Exercise - Beneath this task are records; count the lines among them that contain the word "name" and answer with the number only.

Supplied records -
________________
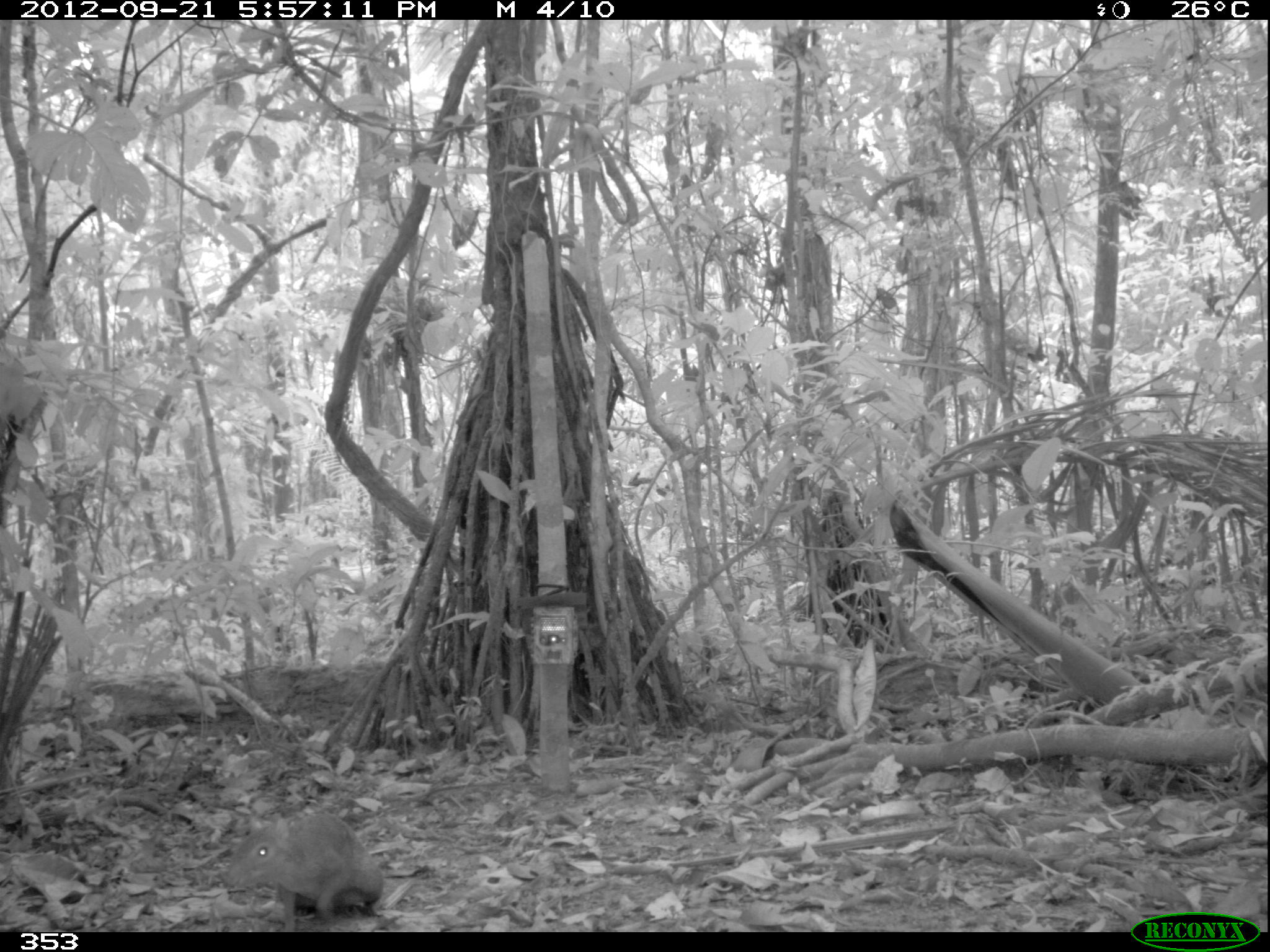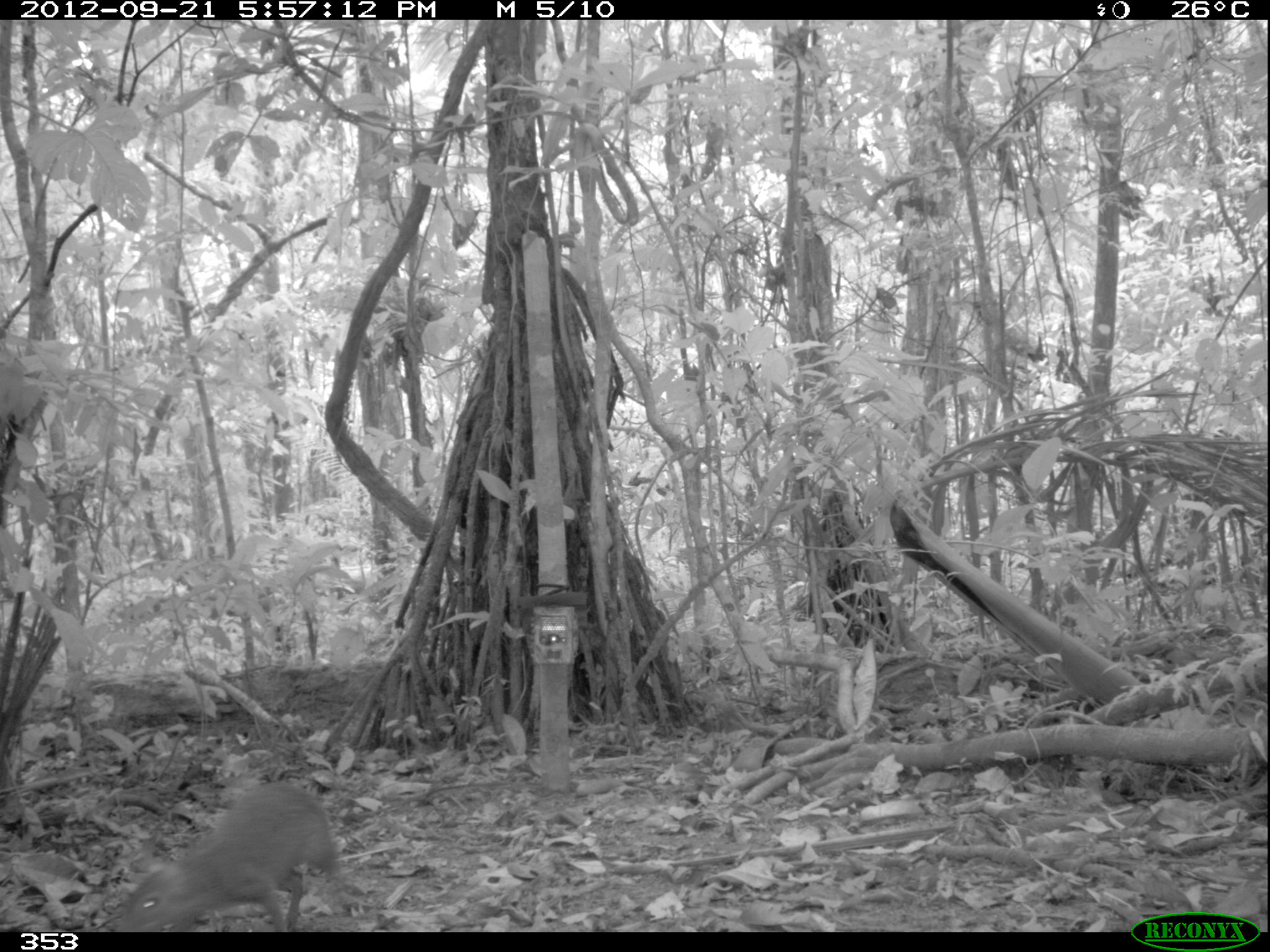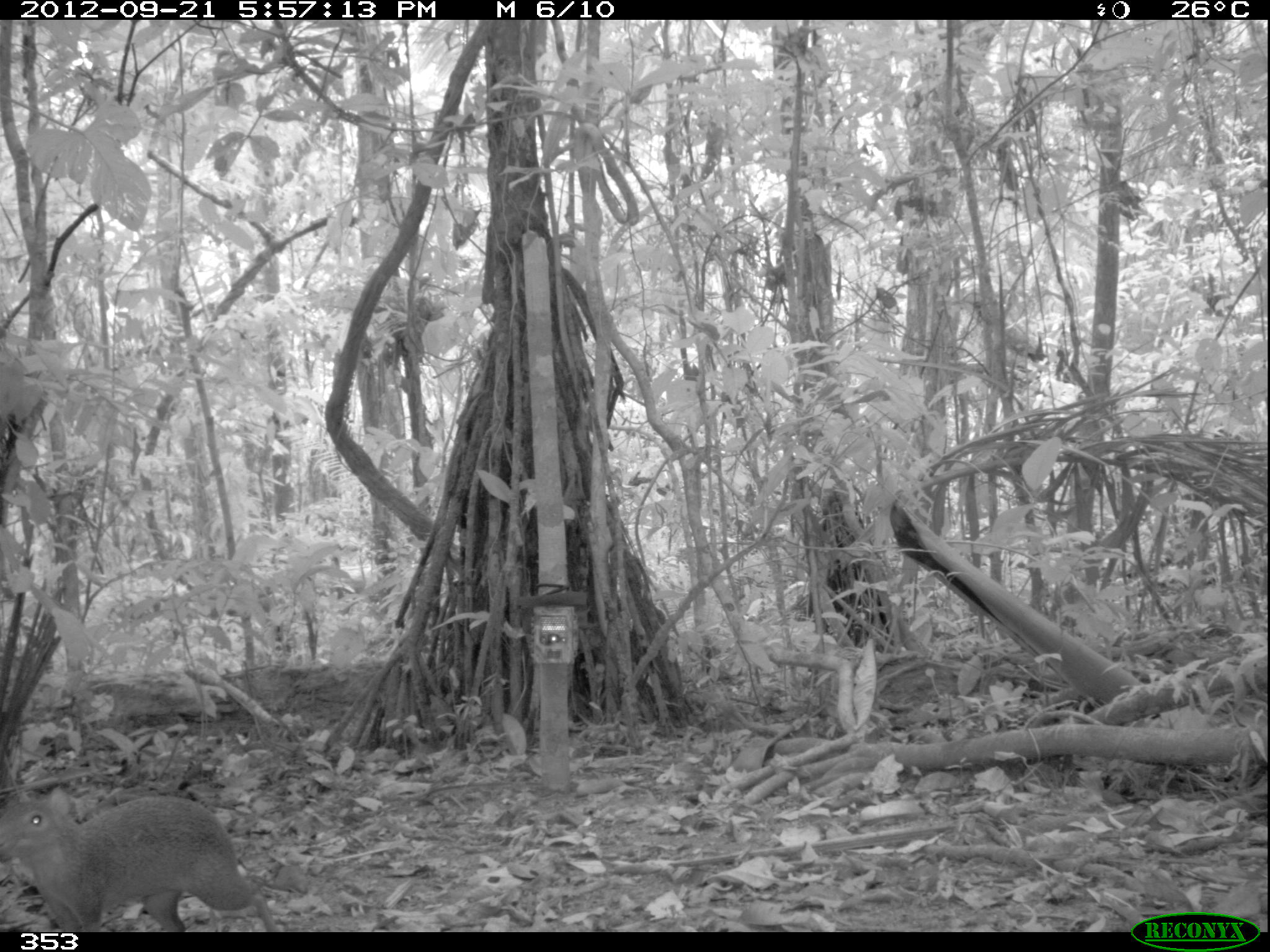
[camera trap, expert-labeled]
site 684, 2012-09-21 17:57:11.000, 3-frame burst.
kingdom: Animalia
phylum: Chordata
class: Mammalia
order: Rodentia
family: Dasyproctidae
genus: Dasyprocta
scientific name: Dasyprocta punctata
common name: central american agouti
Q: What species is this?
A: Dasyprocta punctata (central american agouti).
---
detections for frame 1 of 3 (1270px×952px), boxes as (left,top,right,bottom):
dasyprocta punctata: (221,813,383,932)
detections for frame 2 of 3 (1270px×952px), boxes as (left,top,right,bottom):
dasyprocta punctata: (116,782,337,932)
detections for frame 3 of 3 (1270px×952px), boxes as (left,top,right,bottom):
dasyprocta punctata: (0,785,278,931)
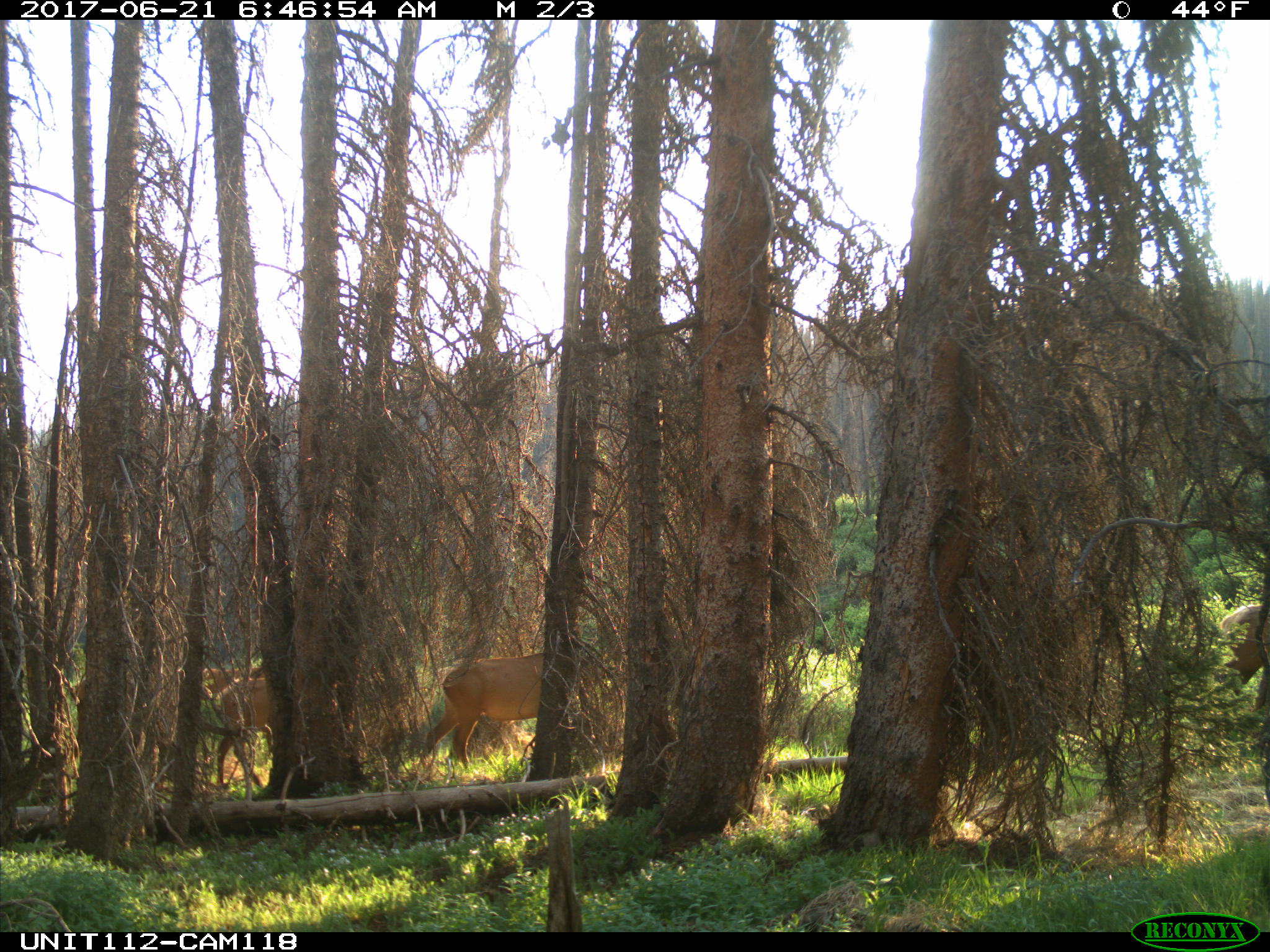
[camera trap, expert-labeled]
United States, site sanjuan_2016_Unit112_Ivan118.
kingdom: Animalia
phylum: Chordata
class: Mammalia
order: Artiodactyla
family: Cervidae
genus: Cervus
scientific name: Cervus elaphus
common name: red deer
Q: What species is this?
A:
________________
Reply to the exercise - 4